WHAT IS NEEDED
Copy out only the span from the line with "Which object sits" to the end of the data, both ends kept, word for word.

INPUT RECORDS
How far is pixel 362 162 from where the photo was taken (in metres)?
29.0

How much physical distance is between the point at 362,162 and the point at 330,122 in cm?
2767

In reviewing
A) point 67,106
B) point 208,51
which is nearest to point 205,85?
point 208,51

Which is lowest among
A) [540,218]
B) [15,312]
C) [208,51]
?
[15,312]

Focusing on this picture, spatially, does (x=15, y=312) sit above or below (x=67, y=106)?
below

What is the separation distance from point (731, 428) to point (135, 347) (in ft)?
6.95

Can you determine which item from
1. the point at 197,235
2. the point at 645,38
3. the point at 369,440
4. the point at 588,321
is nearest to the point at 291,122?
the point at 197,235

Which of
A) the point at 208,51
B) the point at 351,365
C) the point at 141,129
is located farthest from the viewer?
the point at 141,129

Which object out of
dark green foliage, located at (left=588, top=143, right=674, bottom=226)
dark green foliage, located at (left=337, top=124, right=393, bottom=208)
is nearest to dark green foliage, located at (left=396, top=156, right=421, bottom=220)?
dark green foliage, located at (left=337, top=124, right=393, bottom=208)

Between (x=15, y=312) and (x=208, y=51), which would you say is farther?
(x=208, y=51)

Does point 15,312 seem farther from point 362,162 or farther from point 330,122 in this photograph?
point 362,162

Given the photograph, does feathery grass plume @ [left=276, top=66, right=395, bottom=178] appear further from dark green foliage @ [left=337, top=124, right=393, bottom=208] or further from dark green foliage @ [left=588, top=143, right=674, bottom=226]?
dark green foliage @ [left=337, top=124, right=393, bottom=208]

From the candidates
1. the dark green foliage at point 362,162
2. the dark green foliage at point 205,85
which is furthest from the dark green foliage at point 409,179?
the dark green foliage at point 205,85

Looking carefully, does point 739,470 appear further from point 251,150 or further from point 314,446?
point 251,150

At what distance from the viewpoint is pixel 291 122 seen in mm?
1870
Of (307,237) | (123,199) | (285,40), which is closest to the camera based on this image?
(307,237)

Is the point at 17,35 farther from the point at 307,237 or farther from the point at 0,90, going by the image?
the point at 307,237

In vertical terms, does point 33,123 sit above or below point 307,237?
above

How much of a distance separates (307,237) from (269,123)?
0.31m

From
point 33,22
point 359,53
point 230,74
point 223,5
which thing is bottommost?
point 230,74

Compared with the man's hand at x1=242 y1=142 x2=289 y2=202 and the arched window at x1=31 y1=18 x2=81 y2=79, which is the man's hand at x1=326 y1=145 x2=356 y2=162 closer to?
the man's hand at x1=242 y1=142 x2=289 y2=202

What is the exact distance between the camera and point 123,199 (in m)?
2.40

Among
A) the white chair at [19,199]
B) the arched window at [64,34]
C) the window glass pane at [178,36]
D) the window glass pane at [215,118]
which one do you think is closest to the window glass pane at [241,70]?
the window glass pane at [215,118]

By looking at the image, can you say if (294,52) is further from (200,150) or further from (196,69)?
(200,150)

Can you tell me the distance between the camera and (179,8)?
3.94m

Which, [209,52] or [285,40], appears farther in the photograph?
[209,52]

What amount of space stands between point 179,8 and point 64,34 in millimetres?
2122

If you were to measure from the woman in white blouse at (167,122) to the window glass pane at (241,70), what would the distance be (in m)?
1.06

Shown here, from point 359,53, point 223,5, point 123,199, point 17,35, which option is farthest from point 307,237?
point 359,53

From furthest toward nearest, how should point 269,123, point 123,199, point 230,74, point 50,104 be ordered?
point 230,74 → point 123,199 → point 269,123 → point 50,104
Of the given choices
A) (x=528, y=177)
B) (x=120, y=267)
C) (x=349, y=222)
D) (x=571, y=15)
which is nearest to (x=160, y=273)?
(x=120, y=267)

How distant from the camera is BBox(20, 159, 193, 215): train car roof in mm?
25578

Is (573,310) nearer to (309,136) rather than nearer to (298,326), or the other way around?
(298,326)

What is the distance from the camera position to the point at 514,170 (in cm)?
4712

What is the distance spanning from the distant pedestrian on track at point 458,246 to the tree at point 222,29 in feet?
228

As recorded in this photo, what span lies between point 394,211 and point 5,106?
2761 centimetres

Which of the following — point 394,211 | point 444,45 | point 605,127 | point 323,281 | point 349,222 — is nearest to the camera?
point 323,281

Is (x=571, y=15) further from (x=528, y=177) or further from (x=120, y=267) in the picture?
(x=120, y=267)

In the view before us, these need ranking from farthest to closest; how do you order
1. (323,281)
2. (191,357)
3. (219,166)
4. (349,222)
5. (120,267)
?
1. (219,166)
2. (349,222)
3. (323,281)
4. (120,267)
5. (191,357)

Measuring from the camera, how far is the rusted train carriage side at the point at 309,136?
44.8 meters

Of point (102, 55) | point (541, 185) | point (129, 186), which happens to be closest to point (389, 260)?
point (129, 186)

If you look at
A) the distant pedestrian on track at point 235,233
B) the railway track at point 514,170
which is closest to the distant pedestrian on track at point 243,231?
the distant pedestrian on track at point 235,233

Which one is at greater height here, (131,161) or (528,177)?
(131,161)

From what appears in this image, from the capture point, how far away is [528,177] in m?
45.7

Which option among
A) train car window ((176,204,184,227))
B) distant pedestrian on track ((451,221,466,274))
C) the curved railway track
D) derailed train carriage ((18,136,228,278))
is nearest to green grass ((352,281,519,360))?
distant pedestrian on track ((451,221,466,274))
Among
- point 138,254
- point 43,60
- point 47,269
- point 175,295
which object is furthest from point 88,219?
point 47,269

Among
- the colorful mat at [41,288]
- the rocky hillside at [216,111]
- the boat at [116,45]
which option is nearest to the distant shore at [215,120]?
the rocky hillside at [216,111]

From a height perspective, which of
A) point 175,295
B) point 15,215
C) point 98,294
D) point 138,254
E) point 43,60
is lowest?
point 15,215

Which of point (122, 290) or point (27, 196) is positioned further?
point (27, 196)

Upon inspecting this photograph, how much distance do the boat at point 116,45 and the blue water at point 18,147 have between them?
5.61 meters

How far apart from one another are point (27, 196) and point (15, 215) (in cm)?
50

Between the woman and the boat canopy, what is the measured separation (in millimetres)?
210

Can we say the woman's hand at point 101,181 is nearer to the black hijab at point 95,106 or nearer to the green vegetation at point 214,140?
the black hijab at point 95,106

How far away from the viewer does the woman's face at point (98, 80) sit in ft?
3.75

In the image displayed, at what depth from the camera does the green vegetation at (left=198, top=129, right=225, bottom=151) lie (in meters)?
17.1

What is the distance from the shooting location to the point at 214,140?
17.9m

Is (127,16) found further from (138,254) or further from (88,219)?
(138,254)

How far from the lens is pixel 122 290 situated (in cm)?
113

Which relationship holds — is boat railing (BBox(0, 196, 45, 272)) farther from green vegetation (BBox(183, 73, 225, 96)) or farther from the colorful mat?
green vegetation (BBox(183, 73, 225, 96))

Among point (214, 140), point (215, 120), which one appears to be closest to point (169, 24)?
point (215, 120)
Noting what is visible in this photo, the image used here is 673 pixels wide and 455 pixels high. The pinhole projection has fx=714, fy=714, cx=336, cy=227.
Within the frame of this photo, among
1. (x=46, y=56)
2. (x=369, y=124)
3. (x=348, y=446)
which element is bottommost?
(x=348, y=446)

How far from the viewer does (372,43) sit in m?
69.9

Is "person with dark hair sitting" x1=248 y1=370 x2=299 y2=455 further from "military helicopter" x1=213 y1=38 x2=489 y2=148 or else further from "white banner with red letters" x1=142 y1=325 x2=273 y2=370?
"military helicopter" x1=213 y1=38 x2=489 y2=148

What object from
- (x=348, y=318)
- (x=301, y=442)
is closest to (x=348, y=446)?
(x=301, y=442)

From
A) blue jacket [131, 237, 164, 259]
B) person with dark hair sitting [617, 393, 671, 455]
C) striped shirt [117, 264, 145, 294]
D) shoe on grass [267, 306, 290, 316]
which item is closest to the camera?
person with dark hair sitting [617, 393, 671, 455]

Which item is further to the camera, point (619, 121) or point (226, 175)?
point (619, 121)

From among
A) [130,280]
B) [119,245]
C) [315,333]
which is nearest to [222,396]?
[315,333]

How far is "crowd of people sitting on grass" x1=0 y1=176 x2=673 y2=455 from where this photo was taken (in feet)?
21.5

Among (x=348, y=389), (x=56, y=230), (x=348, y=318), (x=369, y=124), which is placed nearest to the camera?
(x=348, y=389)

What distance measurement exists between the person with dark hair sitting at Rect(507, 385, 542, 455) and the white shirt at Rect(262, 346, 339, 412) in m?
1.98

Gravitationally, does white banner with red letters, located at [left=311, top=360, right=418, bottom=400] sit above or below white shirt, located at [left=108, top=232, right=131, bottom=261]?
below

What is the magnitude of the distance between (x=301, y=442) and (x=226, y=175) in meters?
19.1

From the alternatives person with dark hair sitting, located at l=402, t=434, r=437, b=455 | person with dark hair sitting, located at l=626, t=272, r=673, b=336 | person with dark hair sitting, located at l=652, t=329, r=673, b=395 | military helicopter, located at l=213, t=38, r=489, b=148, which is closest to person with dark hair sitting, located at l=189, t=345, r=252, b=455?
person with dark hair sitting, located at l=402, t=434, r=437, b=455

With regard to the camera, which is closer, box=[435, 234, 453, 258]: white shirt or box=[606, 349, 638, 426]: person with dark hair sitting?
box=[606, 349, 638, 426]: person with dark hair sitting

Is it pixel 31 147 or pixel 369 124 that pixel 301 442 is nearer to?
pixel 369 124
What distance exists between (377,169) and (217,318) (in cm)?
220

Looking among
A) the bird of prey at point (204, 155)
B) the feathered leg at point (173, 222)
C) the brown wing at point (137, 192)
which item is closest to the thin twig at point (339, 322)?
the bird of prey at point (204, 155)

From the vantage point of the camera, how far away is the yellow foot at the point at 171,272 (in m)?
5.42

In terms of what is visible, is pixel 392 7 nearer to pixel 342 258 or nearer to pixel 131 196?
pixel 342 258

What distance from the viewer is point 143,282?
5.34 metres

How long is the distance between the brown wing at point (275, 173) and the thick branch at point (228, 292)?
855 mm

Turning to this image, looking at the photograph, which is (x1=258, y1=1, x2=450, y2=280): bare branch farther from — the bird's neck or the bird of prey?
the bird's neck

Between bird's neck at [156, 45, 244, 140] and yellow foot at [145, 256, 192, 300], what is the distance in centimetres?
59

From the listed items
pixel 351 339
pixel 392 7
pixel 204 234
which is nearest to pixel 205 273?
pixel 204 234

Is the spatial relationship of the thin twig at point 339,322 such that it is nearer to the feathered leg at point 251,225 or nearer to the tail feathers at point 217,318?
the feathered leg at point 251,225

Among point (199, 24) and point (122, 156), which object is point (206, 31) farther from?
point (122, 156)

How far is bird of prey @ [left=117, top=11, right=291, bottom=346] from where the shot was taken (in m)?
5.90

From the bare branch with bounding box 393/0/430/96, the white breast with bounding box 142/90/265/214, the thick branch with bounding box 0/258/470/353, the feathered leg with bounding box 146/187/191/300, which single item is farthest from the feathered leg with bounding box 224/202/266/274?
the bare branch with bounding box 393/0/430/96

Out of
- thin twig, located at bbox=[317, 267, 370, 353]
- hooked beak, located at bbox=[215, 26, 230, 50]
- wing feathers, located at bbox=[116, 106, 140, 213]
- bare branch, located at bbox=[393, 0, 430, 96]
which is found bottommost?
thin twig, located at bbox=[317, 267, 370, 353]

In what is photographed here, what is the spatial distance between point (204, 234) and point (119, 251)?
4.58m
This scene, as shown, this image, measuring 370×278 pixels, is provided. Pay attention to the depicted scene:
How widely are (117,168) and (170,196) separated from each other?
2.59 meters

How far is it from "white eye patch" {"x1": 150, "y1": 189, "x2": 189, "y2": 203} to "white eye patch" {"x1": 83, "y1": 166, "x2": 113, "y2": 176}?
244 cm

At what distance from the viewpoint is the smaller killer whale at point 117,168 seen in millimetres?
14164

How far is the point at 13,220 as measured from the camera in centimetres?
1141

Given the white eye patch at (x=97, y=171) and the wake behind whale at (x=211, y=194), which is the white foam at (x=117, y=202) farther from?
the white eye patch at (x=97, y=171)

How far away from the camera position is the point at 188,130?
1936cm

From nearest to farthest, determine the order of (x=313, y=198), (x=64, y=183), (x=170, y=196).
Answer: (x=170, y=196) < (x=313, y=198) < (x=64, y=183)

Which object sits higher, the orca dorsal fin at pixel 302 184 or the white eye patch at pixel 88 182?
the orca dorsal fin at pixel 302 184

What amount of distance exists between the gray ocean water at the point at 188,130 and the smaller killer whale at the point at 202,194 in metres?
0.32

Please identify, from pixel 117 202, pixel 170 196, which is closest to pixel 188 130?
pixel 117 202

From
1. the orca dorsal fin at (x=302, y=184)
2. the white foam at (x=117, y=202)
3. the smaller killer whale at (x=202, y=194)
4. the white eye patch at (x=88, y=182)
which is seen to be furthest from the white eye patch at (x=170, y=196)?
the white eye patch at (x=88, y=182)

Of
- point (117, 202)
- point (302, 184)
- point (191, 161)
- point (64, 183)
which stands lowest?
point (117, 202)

WRITTEN REPLY
Which object sits higher, the orca dorsal fin at pixel 302 184 or the white eye patch at pixel 88 182?
the orca dorsal fin at pixel 302 184

What amount of distance exists between the gray ocean water at the point at 188,130 and the smaller killer whale at the point at 202,194 in metres?
0.32

Please identify, from pixel 117 202, pixel 170 196, which is closest to pixel 188 130?
pixel 117 202

From
1. the orca dorsal fin at (x=302, y=184)
2. the white foam at (x=117, y=202)
3. the smaller killer whale at (x=202, y=194)
4. the white eye patch at (x=88, y=182)
which is seen to be furthest from the white eye patch at (x=170, y=196)?
the white eye patch at (x=88, y=182)

Of
- point (117, 202)
- point (302, 184)
- point (191, 161)
- point (64, 183)
which stands lowest?
point (117, 202)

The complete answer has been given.